We were walking down the road toward the path that led into the grove of Guanacaste trees, where those tall broad-leaved evergreens shade out the sun and the air is cool, damp, and comforting. I was wearing my cap and carrying my cane.

“I don’t know,” I answered.

Although the rains had not yet begun, and the mountain was dry, the color of straw, inside the forest the greens of the vines and the bushes emerged seductively.

“Well, you should know, because your turn will come,” he said with touch of a grimace.

“Maybe it’s better when it arrives all at once, no warning,” I noted.

I had an intuition, a fleeting idea, but I shooed it away, like one shoos away a fly.

“What I would do, Old Man, is settle any outstanding accounts; let go of any resentments, hatreds, lay my burdens down, for where we’re going it’s all just excess baggage anyway,” I said.

“And if we’re not going anywhere. ”

“Still, the lighter, the better.”

“I have a fever,” the old man said, suddenly stopping.

“You want to return?”

“No, let’s do our usual route.”

He seemed exhausted, and he had always been the one to set the steady, almost martial, pace, never showing the least consideration for my fear of falling.

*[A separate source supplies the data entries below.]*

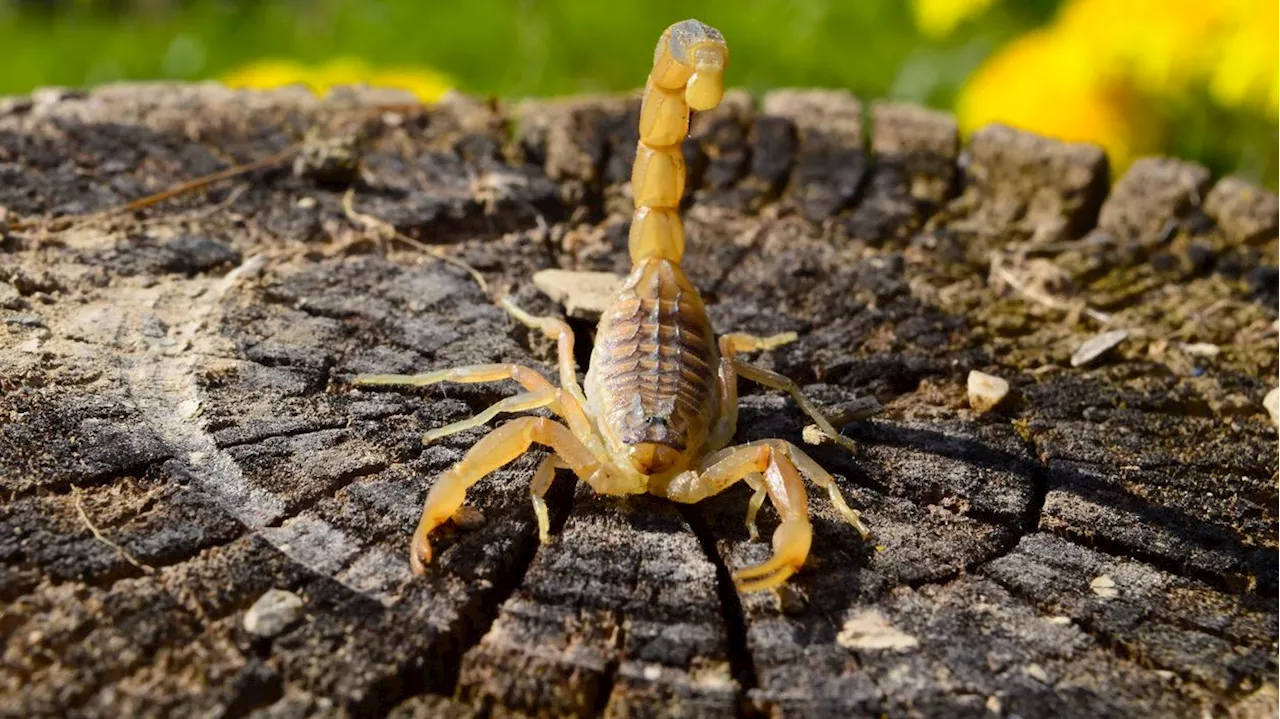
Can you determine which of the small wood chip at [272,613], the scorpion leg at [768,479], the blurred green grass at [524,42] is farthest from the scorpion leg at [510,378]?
the blurred green grass at [524,42]

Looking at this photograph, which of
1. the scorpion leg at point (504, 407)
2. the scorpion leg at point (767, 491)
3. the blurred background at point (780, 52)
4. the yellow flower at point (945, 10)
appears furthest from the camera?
the yellow flower at point (945, 10)

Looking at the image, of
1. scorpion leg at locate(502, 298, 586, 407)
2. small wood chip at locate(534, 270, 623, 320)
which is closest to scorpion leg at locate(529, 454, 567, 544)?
scorpion leg at locate(502, 298, 586, 407)

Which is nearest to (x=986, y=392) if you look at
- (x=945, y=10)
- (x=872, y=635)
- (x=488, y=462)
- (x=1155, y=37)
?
(x=872, y=635)

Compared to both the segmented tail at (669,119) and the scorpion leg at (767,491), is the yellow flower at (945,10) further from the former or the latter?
the scorpion leg at (767,491)

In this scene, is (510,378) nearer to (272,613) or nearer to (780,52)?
(272,613)

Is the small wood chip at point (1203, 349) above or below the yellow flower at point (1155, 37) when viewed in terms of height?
below

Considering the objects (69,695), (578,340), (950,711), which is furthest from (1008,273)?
(69,695)
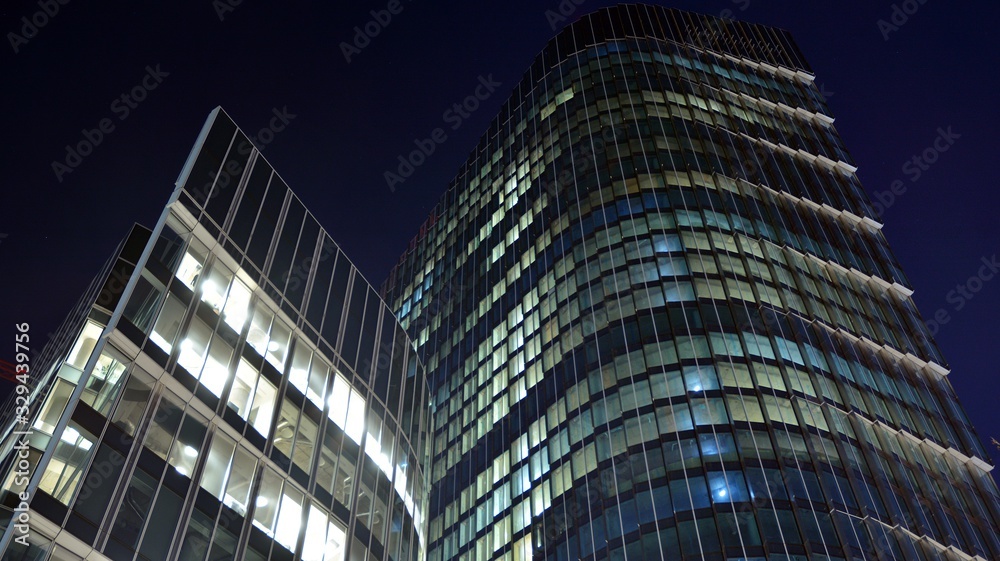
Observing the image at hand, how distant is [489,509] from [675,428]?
2062 cm

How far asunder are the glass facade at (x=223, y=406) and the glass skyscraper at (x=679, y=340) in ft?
62.6

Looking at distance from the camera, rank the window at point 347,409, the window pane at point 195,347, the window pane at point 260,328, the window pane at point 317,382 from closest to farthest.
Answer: the window pane at point 195,347 → the window pane at point 260,328 → the window pane at point 317,382 → the window at point 347,409

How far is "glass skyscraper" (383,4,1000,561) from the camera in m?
50.9

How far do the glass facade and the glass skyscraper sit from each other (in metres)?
19.1

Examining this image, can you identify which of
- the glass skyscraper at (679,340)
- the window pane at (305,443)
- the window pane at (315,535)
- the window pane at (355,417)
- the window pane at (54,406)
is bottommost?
the window pane at (315,535)

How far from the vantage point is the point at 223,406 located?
1152 inches

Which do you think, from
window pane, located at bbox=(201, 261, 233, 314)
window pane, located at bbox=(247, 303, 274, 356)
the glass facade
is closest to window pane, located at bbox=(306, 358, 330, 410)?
the glass facade

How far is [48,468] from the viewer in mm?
22391

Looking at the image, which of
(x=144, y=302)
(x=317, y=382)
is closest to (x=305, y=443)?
(x=317, y=382)

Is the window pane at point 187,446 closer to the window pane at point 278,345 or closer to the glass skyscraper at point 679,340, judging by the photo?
the window pane at point 278,345

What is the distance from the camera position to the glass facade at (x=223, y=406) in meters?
23.4

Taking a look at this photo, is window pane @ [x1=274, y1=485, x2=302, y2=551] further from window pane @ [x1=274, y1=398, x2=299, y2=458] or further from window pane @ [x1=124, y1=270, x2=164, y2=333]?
window pane @ [x1=124, y1=270, x2=164, y2=333]

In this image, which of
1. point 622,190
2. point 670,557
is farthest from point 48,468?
point 622,190

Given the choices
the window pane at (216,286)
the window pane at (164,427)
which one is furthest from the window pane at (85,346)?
the window pane at (216,286)
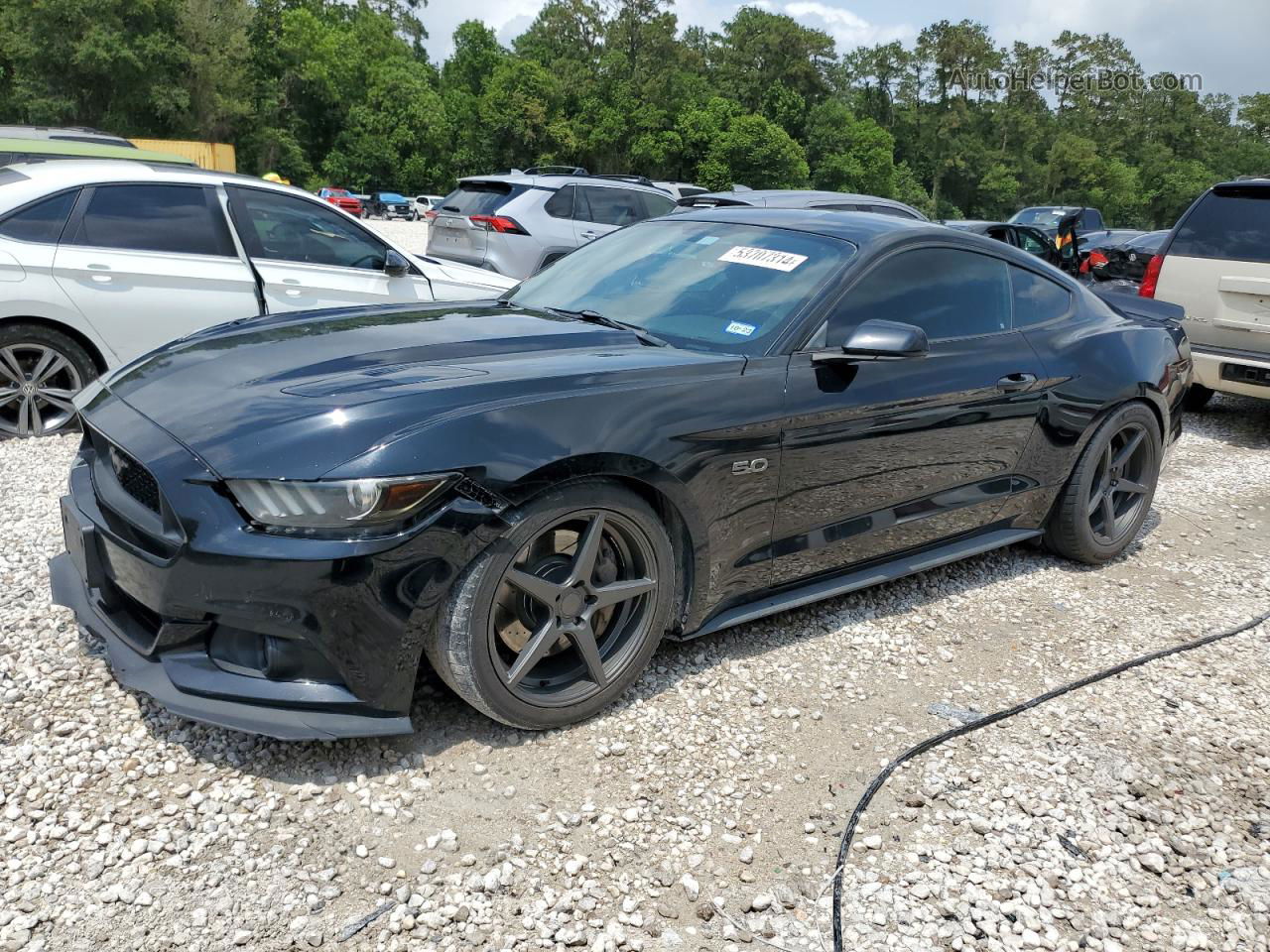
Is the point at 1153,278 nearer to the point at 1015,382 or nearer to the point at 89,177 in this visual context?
the point at 1015,382

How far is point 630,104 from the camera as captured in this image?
6456 cm

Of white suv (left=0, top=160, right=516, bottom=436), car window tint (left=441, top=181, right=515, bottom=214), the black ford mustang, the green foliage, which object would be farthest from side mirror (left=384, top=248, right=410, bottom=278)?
the green foliage

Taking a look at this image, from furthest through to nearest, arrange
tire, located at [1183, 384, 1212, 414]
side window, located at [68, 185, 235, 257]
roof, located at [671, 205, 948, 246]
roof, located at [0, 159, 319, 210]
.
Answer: tire, located at [1183, 384, 1212, 414], side window, located at [68, 185, 235, 257], roof, located at [0, 159, 319, 210], roof, located at [671, 205, 948, 246]

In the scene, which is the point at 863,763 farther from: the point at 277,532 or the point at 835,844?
the point at 277,532

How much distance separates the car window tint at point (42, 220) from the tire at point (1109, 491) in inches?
222

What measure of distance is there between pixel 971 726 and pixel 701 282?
1.85 m

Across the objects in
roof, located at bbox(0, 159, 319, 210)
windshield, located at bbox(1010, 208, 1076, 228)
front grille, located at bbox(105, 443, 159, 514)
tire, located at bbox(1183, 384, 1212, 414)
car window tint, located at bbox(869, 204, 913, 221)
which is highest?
windshield, located at bbox(1010, 208, 1076, 228)

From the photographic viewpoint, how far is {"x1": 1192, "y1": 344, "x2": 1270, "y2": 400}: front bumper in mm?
7430

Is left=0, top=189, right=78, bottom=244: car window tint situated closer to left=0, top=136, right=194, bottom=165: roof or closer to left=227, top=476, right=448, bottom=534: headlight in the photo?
left=0, top=136, right=194, bottom=165: roof

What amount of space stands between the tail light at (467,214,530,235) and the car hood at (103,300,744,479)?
7887mm

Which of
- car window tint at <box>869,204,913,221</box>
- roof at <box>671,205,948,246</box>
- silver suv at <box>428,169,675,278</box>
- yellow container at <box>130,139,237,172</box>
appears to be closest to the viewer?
roof at <box>671,205,948,246</box>

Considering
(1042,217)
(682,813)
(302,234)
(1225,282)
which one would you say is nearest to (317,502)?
(682,813)

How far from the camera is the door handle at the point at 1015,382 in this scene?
414 cm

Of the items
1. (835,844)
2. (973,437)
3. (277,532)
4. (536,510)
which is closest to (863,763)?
(835,844)
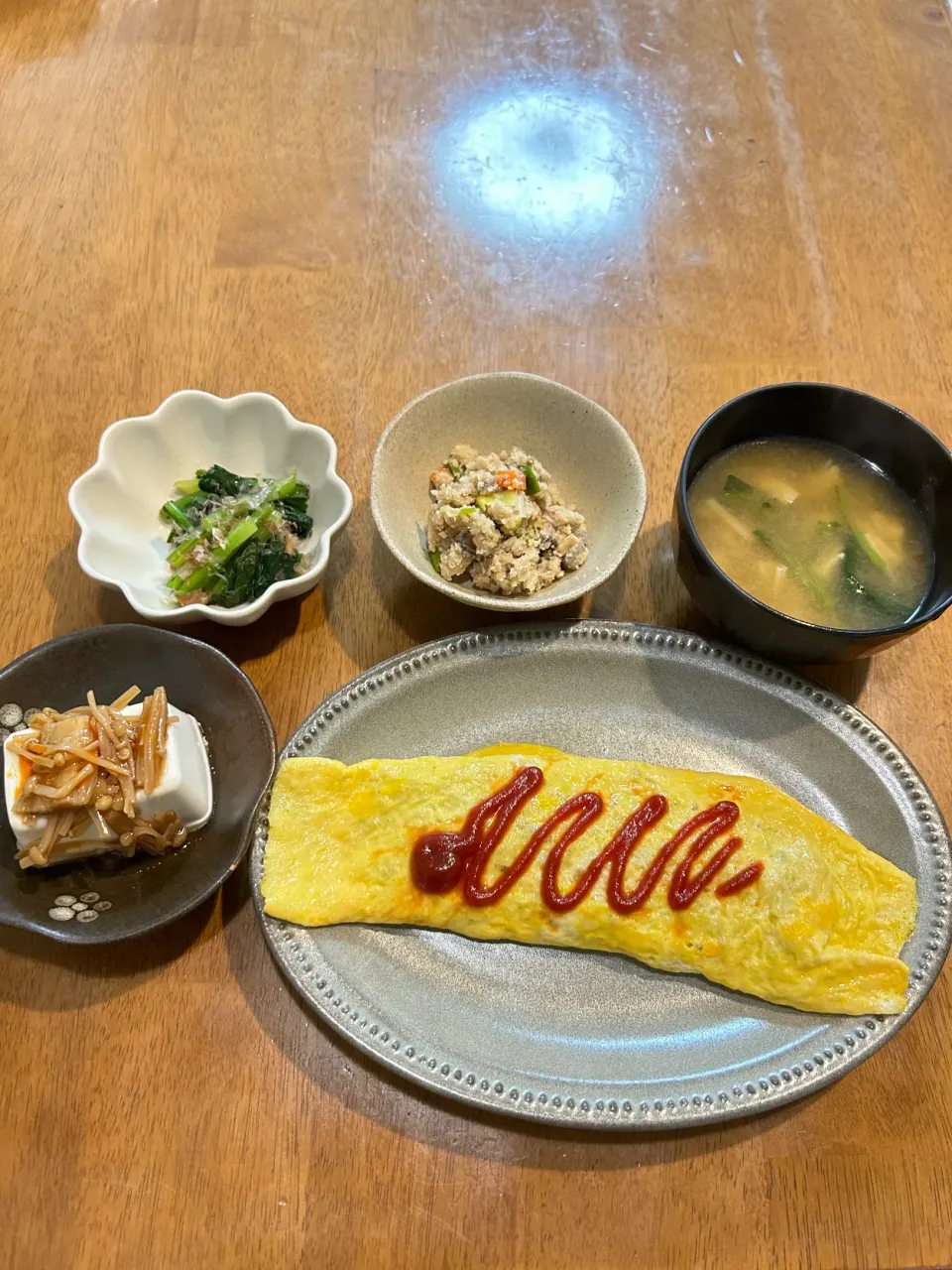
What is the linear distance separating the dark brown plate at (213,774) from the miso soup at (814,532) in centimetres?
160

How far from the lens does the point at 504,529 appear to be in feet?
8.57

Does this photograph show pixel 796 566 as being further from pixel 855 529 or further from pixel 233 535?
pixel 233 535

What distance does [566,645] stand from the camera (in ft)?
8.79

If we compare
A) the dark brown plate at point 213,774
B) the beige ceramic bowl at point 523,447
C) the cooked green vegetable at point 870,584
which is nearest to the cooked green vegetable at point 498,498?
the beige ceramic bowl at point 523,447

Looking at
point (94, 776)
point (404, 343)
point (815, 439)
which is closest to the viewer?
point (94, 776)

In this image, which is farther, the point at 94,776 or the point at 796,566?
the point at 796,566

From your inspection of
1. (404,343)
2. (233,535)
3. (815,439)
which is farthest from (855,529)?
(233,535)

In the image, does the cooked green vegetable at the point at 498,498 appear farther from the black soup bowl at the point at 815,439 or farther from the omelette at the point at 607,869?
the omelette at the point at 607,869

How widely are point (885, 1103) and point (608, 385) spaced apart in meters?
2.68

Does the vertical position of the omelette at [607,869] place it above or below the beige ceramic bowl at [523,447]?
below

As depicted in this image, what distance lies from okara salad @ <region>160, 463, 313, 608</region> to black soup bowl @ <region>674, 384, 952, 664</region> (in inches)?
51.3

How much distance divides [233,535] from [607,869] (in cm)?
160

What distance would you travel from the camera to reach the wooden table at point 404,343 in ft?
7.22

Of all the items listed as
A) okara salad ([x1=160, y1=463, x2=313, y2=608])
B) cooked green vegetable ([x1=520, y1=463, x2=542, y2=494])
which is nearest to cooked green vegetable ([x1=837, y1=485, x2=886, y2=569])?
cooked green vegetable ([x1=520, y1=463, x2=542, y2=494])
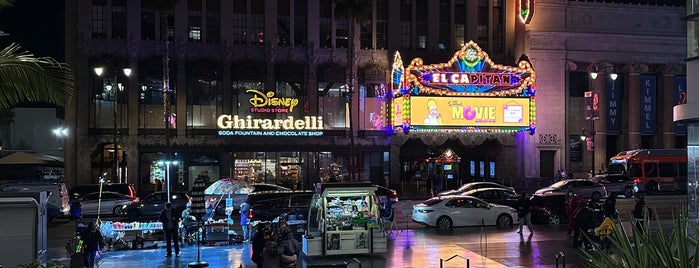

“If you don’t do the treatment, you’ll soon not have enough air to go out of the house,” I said.

“I feel badly for María Elena,” he said.

Since Haydée’s death, María Elena spent half the week at the house with Old Man Pericles and the other half with her family in her village.

“We’re going to avoid all that,” he said.

That was when I understood the raven’s reasoning.

We walked across the small hanging bridge over the spring; he stood for a while holding onto the lateral ropes, his gaze lost in the thin tongue of water.

“This morning, after talking to you, I called The Pole,” he said. “He’ll take care of the wake and the burial.”

With my cane, I pushed aside an orange peel that was littering the path.

“He’s very fond of you,” I said.

“It’s no skin off his back: he’ll write off the cost of the funeral home and the cemetery as publicity for his radio stations,” he said, smiling.

“Don’t be such an ingrate,” I rebuked him.

But Old Man Pericles was like that: he never missed an opportunity to get in a jab.

We emerged from the forest into an open field; from there we could reach the highway circling the park that would take us home.

“Pati and Albertico will come to take care of everything,” he said. “Truth is, the only objects of any value in the house are Haydée’s.”

We walked along the sidewalk that ran parallel to the highway.

I would have liked to tell him to take it easy, not to let himself get carried away by his obsessions, even in the worst-case scenario he still had a few months, but he was laying all his cards on the table.

“Can’t let the pain have its way with me,” he mumbled as he took a deep breath, just to make sure I understood.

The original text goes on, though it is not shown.